For Rae, as an indoor sex worker, the legal  justice system has been less of a problem. She felt supported by police  in Victoria when reporting assaults, but knows people in the street  community have a different experience. 

Jasmine said sometimes when she has tried  to report assaults to the Vancouver Police Department she felt her case  was not taken seriously. She recalled an officer once telling her to  expect violence for being a sex worker, after she reported a client who  had kicked her repeatedly in the torso for refusing to provide services.

The officer said “I should expect to get  beat up and physically harmed every single night that I go to work,”  Jasmine said. “Having that said to me was really fucking dehumanizing.”
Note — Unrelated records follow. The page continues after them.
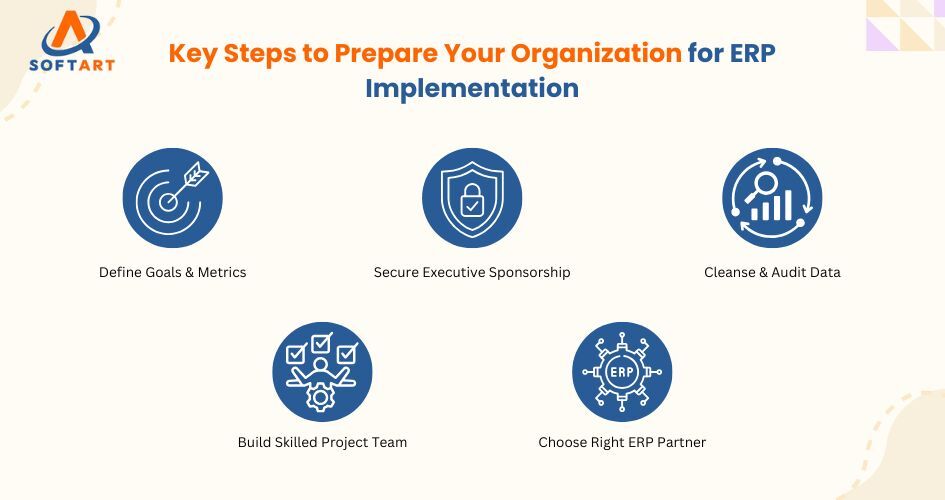 SOFTART

Key Steps to Prepare Your Organization for ERP Implementation

Define Goals & Metrics

Secure Executive Sponsorship

Cleanse & Audit Data

Build Skilled Project Team

ERP

Choose Right ERP Partner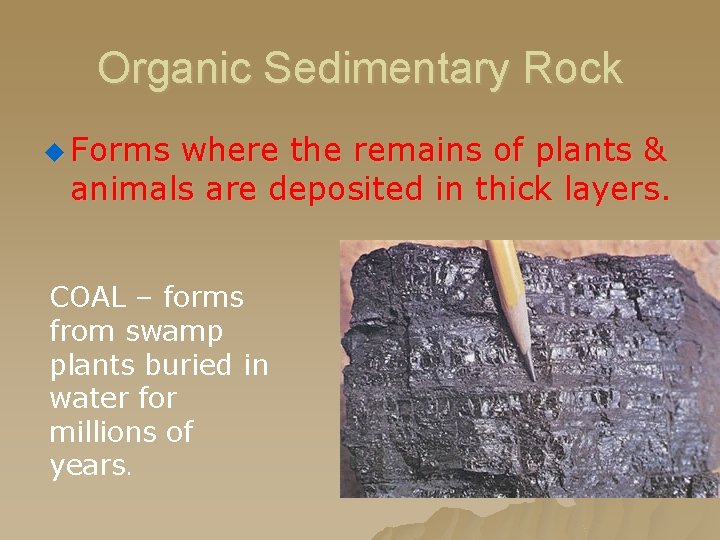 Organic Sedimentary Rock

Forms where the remains of plants & animals are deposited in thick layers.

COAL – forms from swamp plants buried in water for millions of years.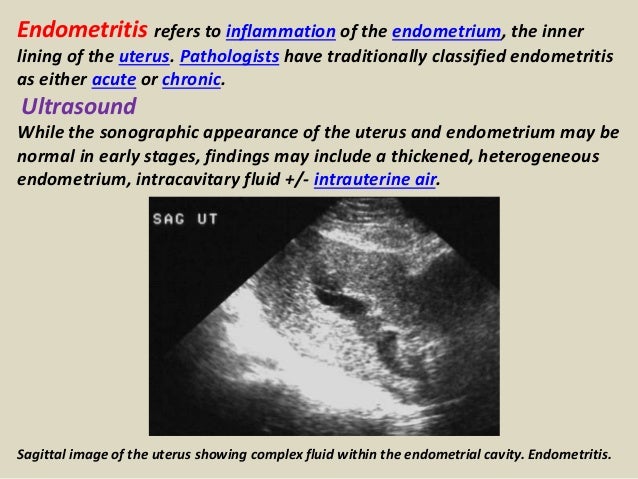 Endometritis refers to inflammation of the endometrium, the inner lining of the uterus. Pathologists have traditionally classified endometritis as either acute or chronic.

Ultrasound

While the sonographic appearance of the uterus and endometrium may be normal in early stages, findings may include a thickened, heterogeneous endometrium, intracavitary fluid +/- intrauterine air.

SAG UT

Sagittal image of the uterus showing complex fluid within the endometrial cavity. Endometritis.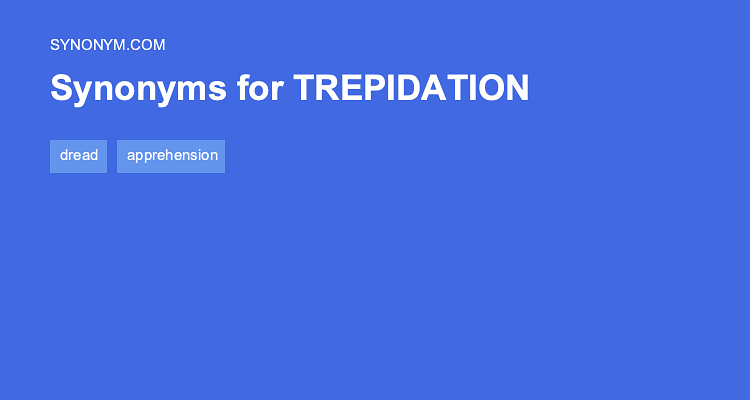 SYNONYM.COM

Synonyms for TREPIDATION

dread

apprehension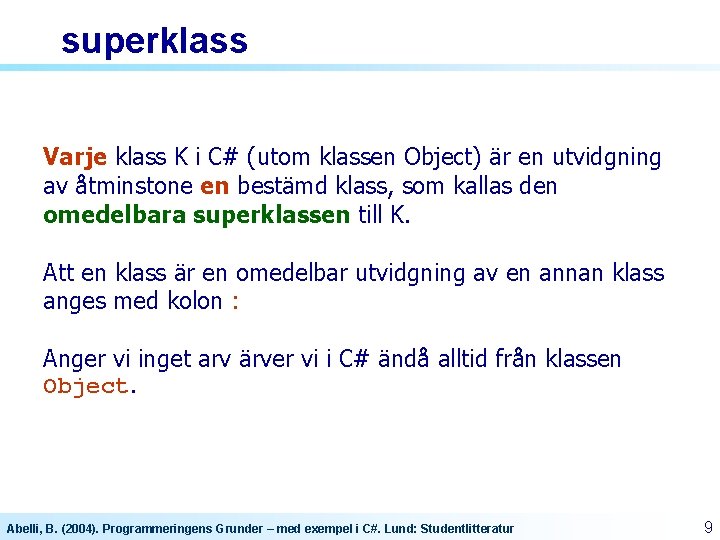 superklass

Varje klass K i C# (utom klassen Object) är en utvidgning av åtminstone en bestämd klass, som kallas den omedelbara superklassen till K.

Att en klass är en omedelbar utvidgning av en annan klass anges med kolon :

Anger vi inget arv ärver vi i C# ändå alltid från klassen Object.

Abelli, B. (2004). Programmeringens Grunder – med exempel i C#. Lund: Studentlitteratur

9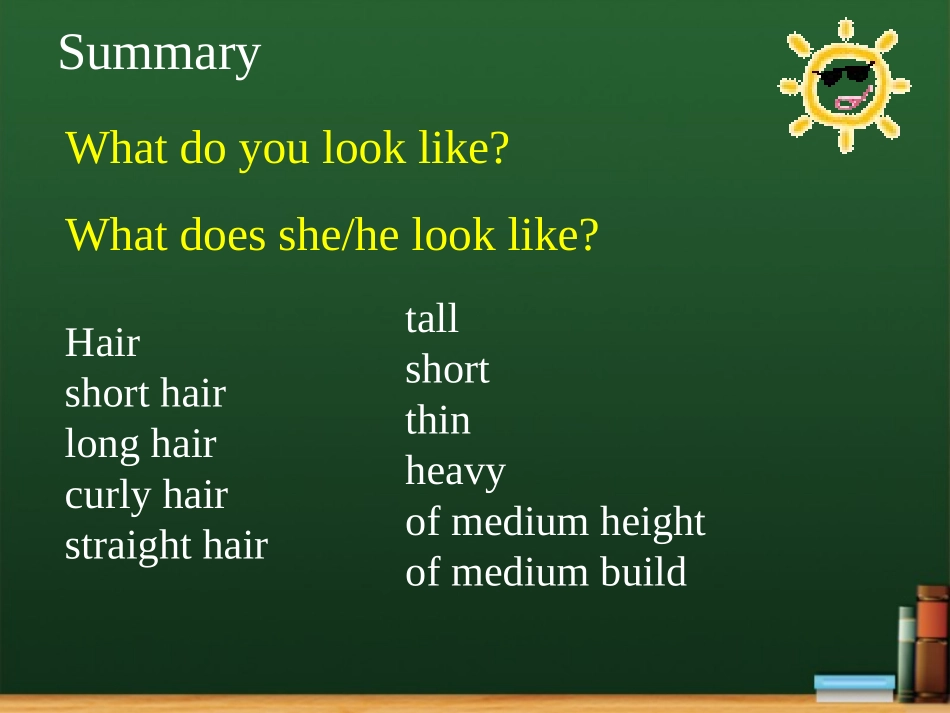 Summary

What do you look like?

What does she/he look like?

Hair
short hair
long hair
curly hair
straight hair

tall
short
thin
heavy
of medium height
of medium build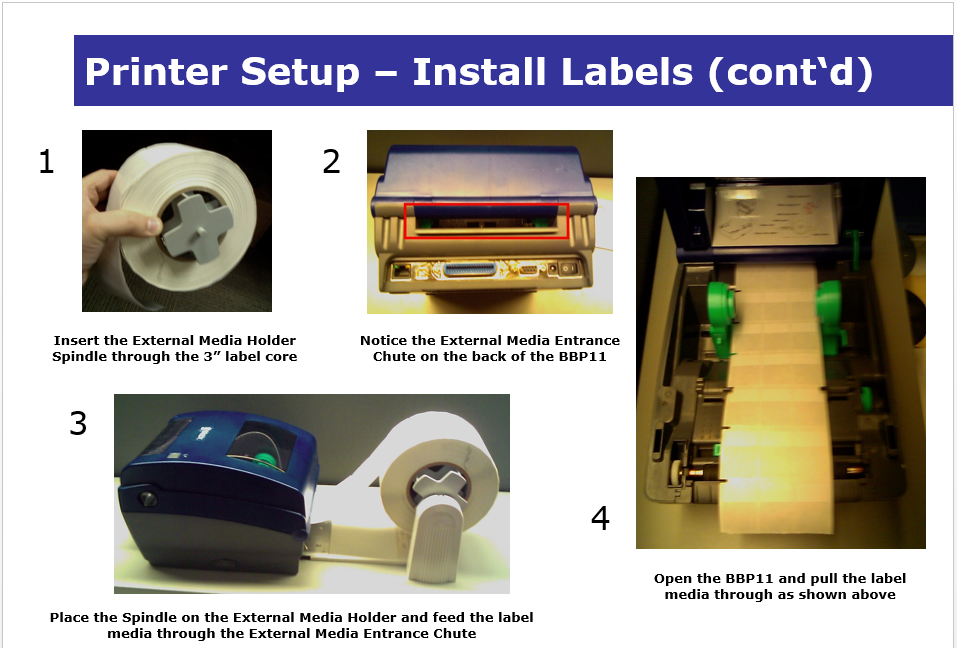 Printer Setup – Install Labels (cont‘d)

1

Insert the External Media Holder Spindle through the 3” label core

2

Notice the External Media Entrance Chute on the back of the BBP11

3

Place the Spindle on the External Media Holder and feed the label media through the External Media Entrance Chute

4

Open the BBP11 and pull the label media through as shown above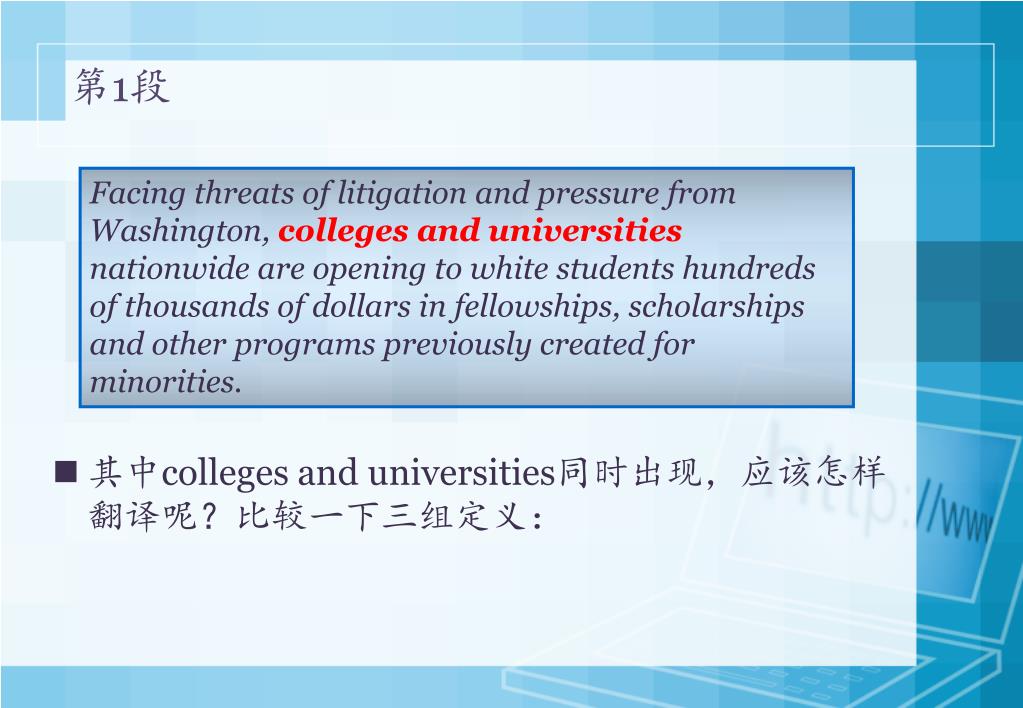 第1段

Facing threats of litigation and pressure from Washington, colleges and universities nationwide are opening to white students hundreds of thousands of dollars in fellowships, scholarships and other programs previously created for minorities.

■ 其中colleges and universities同时出现，应该怎样翻译呢？比较一下三组定义：

http://www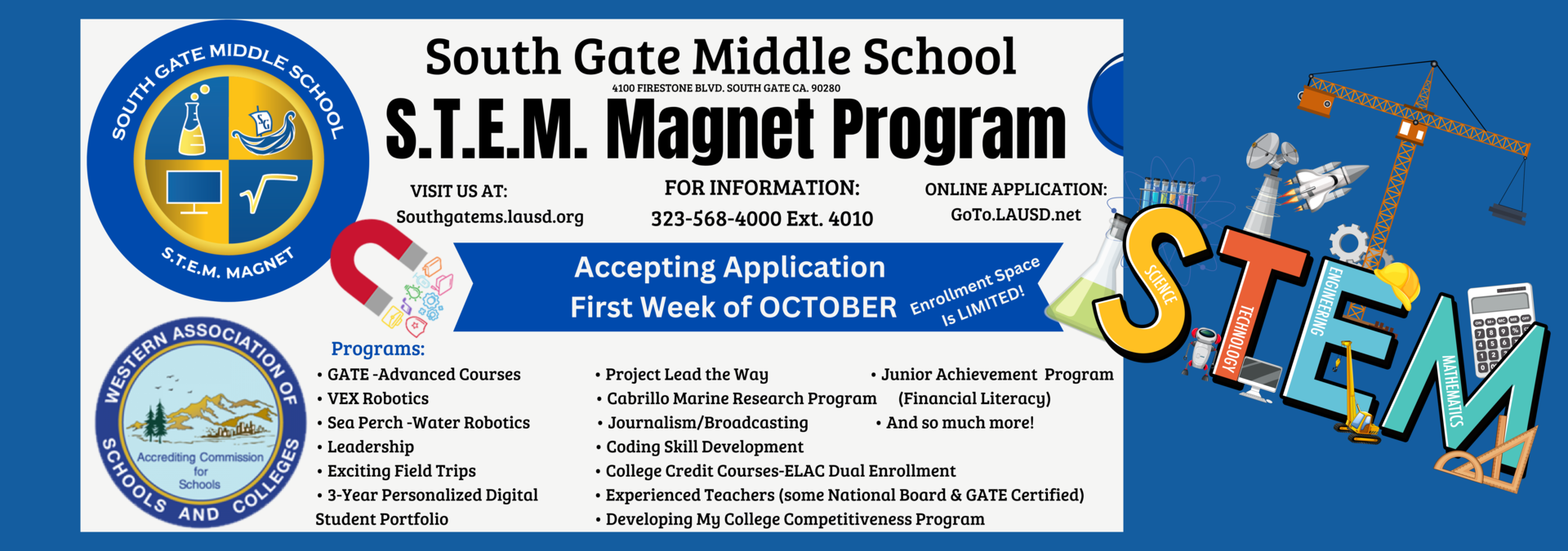 SOUTH GATE MIDDLE SCHOOL
SG
S.T.E.M. MAGNET

South Gate Middle School
4100 FIRESTONE BLVD. SOUTH GATE CA. 90280
S.T.E.M. Magnet Program

VISIT US AT:
Southgatems.lausd.org

FOR INFORMATION:
323-568-4000 Ext. 4010

ONLINE APPLICATION:
GoTo.LAUSD.net

Accepting Application
First Week of OCTOBER
Enrollment Space Is LIMITED!

WESTERN ASSOCIATION OF SCHOOLS AND COLLEGES
Accrediting Commission for Schools

Programs:
• GATE -Advanced Courses
• VEX Robotics
• Sea Perch -Water Robotics
• Leadership
• Exciting Field Trips
• 3-Year Personalized Digital Student Portfolio

• Project Lead the Way
• Cabrillo Marine Research Program
• Journalism/Broadcasting
• Coding Skill Development
• College Credit Courses-ELAC Dual Enrollment
• Experienced Teachers (some National Board & GATE Certified)
• Developing My College Competitiveness Program

• Junior Achievement Program (Financial Literacy)
• And so much more!

STEM
SCIENCE
TECHNOLOGY
ENGINEERING
MATHEMATICS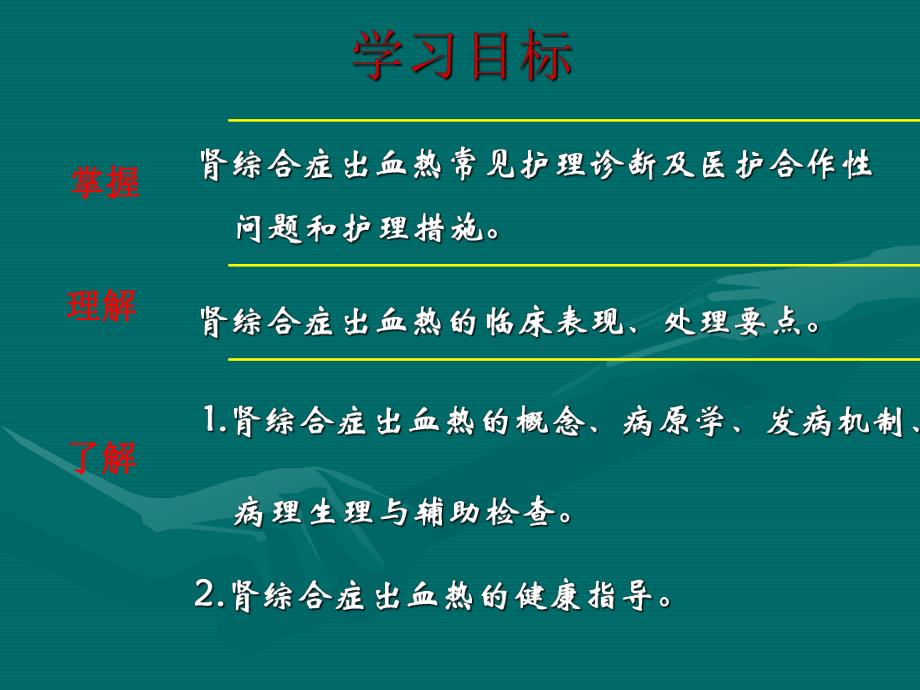 学习目标

掌握

肾综合症出血热常见护理诊断及医护合作性问题和护理措施。

理解

肾综合症出血热的临床表现、处理要点。

了解

1.肾综合症出血热的概念、病原学、发病机制、病理生理与辅助检查。

2.肾综合症出血热的健康指导。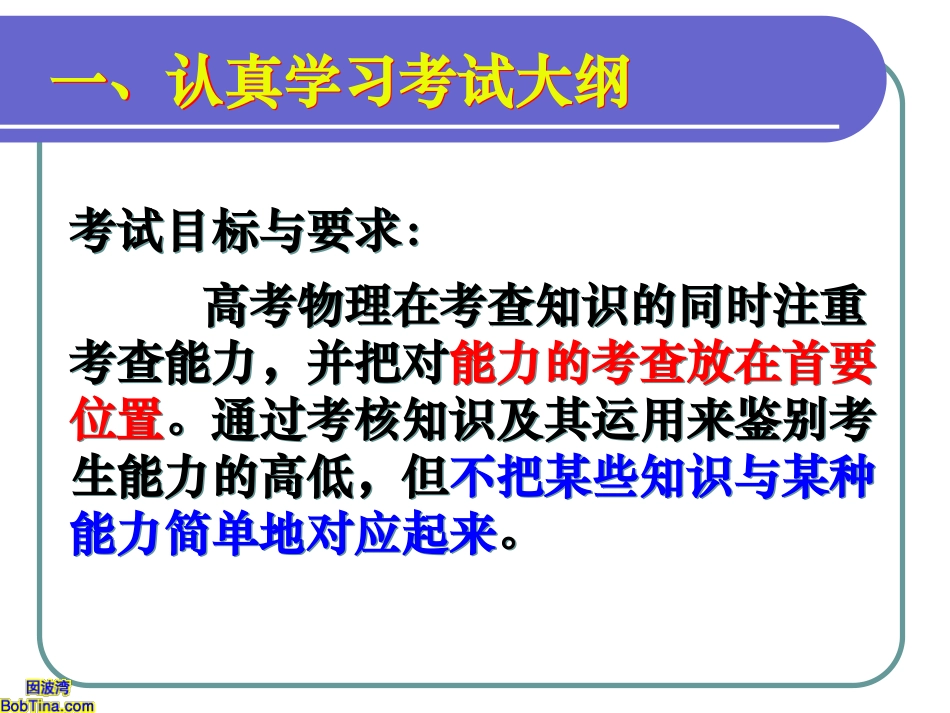 一、认真学习考试大纲

考试目标与要求：

高考物理在考查知识的同时注重考查能力，并把对能力的考查放在首要位置。通过考核知识及其运用来鉴别考生能力的高低，但不把某些知识与某种能力简单地对应起来。

因波湾
BobTina.com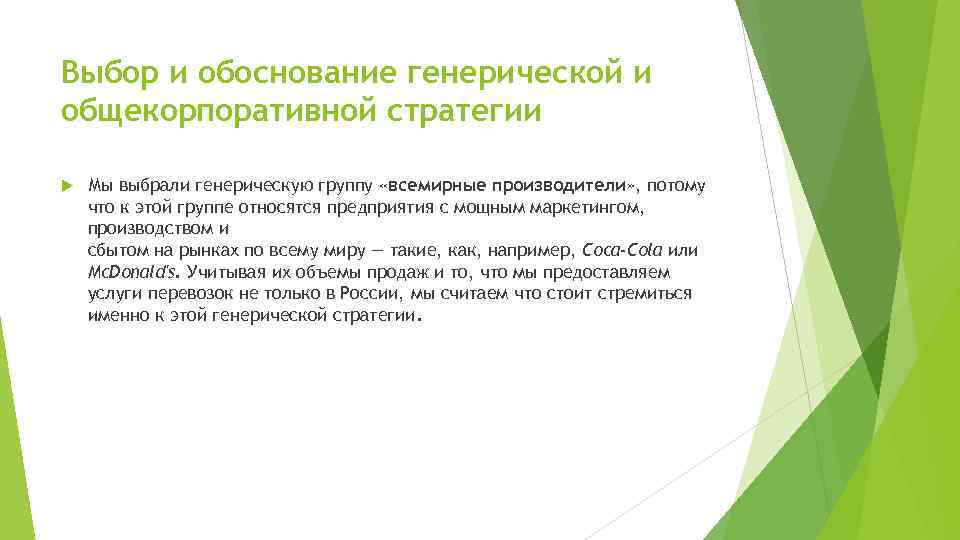 Выбор и обоснование генерической и общекорпоративной стратегии

Мы выбрали генерическую группу «всемирные производители», потому что к этой группе относятся предприятия с мощным маркетингом, производством и
сбытом на рынках по всему миру — такие, как, например, Coca-Cola или McDonald's. Учитывая их объемы продаж и то, что мы предоставляем услуги перевозок не только в России, мы считаем что стоит стремиться именно к этой генерической стратегии.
Overall, the report found people had mixed  experiences with police but similar complaints: that officers were not  responsive enough, did not pay attention to sex workers’ cases, and that  this was likely due to their workload. 

The report therefore recommended more sex  worker liaison officers in police departments who are trained by staff  at sex worker support organizations.

According to lead author Sylvia Machat, who  was a researcher at a University of British Columbia-based project  about sex worker health access for a decade, these types of studies are  usually run out of universities and institutions. 

“In this case, we were able to run a  project that was developed by and run by sex workers,” Machat said. “I  used a very community-based approach to doing this work, because I think  it’s important to uplift people’s voices and to develop their  professional skills… and add to people’s resumes.”

The study and surveys were conducted in  2021 with funding from the City of Vancouver’s Emergency Community  Support Fund. The next step Machat hopes for is a meeting with city  staff who plan Vancouver’s sex work response. 

Those who wish to see the report’s recommendations implemented, she said, should make it known through political action.

“If the public wants to see these things  happen, they’re going to need to make this an issue with policy-makers,”  Machat said. “And they’re going to have to vote in ways that show that  they support these kinds of initiatives.”